THE TASK: Repeat the records below word for word, but start at the line that contains "From the items listed as", stop after the last line, and include nothing else.

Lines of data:
+ + + + +

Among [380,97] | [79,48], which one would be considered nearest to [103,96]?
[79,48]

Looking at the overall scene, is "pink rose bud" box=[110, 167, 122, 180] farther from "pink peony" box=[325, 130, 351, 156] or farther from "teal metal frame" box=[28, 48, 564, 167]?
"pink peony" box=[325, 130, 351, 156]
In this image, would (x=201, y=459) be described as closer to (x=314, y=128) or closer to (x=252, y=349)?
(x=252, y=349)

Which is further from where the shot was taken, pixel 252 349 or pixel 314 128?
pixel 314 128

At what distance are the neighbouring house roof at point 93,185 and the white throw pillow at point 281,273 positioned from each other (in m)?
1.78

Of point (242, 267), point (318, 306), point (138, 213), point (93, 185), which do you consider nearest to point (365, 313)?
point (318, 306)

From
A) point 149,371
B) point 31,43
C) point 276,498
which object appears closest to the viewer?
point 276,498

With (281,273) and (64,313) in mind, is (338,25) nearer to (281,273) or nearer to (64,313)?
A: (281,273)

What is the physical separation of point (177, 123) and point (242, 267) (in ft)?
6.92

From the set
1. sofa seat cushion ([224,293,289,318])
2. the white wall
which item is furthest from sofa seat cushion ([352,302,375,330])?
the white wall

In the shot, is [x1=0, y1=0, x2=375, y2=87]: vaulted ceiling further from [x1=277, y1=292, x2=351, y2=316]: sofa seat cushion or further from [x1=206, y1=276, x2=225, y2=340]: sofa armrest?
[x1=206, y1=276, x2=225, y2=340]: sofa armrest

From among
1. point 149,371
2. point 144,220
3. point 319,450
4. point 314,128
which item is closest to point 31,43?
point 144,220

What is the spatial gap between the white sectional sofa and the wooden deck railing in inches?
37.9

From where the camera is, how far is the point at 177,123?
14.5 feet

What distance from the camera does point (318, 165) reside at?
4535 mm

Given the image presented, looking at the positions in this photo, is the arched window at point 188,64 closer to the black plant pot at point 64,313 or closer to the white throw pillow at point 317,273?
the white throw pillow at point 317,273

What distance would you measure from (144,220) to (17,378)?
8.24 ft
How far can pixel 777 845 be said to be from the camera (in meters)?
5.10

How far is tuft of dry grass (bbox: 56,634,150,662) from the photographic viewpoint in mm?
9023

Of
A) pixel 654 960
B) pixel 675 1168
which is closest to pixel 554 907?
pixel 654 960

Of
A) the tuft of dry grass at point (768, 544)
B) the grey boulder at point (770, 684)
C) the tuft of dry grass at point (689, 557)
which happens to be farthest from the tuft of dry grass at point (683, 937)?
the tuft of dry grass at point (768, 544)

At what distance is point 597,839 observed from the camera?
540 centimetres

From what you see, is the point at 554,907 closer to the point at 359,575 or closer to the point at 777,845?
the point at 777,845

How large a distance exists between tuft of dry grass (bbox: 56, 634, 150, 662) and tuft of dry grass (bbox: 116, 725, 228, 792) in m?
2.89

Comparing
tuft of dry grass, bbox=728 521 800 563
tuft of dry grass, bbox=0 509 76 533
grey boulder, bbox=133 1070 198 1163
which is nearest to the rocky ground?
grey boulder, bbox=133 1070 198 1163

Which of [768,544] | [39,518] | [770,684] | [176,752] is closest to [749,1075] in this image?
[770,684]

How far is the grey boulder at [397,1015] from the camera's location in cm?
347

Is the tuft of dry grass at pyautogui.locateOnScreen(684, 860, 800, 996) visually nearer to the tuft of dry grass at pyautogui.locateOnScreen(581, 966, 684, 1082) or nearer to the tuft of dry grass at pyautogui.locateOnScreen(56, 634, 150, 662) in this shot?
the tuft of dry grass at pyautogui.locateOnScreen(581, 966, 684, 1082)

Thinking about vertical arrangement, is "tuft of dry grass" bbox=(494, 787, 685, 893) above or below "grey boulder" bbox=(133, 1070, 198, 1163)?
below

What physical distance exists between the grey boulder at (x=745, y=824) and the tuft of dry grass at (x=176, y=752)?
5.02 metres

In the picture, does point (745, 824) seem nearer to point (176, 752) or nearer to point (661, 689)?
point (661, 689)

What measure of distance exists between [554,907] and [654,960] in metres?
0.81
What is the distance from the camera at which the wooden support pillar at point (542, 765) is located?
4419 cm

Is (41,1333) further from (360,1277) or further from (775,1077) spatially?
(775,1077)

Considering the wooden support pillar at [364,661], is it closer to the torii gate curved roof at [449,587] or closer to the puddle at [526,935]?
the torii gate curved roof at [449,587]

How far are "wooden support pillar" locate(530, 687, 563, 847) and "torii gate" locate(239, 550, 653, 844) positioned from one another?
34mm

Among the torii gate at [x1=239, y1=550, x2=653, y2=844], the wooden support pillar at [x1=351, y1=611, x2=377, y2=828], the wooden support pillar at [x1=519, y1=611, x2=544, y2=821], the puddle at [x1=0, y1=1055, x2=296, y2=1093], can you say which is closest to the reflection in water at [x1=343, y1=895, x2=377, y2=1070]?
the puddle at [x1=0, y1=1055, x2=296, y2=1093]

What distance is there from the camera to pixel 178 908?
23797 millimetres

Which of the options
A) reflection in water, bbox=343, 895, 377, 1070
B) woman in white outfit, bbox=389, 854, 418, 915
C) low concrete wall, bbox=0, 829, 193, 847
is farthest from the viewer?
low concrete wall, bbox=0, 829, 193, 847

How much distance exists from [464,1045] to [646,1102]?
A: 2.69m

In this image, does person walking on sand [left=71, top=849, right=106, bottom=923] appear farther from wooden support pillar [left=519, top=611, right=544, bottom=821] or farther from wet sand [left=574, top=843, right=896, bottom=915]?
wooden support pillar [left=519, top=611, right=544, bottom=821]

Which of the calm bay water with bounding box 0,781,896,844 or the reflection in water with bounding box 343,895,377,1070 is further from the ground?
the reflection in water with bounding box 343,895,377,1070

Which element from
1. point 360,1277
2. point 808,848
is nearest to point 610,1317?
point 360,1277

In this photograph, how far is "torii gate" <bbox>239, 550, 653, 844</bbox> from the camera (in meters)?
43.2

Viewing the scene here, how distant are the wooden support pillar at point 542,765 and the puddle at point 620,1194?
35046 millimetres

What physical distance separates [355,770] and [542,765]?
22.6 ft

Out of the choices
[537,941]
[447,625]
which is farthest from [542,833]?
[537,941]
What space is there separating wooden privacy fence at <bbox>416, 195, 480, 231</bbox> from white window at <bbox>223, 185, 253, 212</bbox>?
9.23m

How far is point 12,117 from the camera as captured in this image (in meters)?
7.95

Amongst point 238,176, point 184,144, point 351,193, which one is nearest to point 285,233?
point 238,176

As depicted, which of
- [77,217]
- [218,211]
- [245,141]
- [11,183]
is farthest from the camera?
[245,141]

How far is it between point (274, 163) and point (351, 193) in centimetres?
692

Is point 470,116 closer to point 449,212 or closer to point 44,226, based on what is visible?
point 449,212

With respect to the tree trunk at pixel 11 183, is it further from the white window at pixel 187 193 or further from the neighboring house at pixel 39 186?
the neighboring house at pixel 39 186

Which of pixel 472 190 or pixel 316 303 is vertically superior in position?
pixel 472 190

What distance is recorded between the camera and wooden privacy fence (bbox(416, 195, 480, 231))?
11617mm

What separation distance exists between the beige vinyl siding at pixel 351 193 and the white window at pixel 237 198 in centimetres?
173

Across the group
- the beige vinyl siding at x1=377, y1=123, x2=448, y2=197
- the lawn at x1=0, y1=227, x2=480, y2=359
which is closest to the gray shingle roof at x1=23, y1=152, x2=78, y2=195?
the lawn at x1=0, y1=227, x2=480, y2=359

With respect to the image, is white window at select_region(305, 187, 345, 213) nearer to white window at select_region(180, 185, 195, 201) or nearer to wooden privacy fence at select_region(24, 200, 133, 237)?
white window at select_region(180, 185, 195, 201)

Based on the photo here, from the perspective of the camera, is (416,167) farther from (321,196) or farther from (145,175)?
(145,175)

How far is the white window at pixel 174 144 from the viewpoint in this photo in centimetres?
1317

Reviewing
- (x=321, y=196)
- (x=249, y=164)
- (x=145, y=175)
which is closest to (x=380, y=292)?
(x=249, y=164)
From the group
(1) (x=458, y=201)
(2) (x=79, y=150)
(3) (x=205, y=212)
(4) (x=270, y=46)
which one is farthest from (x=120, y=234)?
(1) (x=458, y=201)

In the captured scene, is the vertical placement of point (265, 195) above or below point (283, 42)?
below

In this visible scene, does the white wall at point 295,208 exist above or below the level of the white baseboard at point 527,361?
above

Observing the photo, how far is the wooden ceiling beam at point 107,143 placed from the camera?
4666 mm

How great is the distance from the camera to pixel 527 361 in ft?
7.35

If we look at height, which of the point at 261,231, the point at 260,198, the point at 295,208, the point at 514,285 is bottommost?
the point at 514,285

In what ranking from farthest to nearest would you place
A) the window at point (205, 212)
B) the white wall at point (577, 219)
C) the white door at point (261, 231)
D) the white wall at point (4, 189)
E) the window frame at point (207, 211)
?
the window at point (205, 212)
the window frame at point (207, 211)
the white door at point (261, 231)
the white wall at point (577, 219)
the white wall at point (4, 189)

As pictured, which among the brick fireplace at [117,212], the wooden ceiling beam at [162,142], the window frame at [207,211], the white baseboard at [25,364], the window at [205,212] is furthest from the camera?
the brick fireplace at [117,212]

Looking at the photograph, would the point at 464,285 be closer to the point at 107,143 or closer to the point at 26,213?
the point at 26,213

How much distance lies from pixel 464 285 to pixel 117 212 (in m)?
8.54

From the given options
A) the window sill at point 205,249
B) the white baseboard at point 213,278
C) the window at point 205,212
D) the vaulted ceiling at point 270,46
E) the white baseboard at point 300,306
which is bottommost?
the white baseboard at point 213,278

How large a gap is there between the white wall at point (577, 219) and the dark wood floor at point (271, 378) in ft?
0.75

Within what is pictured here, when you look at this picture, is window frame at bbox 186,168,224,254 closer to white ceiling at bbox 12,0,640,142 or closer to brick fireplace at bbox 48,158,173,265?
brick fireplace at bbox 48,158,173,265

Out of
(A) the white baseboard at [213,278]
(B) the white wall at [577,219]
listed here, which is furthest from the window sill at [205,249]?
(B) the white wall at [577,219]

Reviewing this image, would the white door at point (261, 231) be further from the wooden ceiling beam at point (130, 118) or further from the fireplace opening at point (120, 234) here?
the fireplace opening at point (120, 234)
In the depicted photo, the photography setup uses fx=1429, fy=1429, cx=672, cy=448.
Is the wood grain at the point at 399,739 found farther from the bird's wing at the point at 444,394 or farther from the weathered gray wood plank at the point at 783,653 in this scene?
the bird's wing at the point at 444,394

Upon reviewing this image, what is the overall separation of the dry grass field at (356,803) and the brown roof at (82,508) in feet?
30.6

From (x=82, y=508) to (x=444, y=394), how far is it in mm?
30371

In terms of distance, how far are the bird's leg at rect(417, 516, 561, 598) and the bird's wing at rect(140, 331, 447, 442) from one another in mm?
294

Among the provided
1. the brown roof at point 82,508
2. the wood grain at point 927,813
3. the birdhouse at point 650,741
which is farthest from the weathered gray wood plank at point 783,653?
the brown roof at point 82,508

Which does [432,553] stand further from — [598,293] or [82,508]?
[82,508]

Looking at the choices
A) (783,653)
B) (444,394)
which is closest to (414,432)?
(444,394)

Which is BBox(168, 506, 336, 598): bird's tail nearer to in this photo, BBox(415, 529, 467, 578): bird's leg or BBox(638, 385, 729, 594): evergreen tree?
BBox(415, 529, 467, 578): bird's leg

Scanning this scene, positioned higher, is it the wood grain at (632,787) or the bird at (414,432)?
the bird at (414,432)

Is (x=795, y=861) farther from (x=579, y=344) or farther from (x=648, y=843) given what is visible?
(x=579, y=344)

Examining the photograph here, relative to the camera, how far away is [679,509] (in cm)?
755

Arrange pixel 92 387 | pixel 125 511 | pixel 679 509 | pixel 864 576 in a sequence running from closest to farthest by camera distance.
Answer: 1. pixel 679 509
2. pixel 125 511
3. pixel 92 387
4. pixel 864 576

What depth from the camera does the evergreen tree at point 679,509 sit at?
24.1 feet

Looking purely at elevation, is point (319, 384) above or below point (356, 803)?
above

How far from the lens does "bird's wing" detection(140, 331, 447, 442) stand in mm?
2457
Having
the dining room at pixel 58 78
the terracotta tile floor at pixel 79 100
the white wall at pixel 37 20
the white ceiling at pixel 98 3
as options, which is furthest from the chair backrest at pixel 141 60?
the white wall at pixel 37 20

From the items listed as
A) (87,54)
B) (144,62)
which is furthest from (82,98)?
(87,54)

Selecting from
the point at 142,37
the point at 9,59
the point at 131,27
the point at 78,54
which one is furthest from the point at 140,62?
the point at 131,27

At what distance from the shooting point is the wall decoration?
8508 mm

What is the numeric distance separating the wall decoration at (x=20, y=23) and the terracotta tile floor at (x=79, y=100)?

+ + + + +

ANSWER TO THIS PROBLEM:
From the items listed as
A) (87,54)
B) (144,62)
which is furthest from (82,98)?
(87,54)

Selecting from
the point at 142,37
the point at 9,59
the point at 131,27
the point at 78,54
which one is furthest from the point at 140,62?
the point at 131,27

At what distance from the shooting point is the wall decoration?
8508 mm

What is the numeric distance separating the wall decoration at (x=20, y=23) and the terracotta tile floor at (x=79, y=100)?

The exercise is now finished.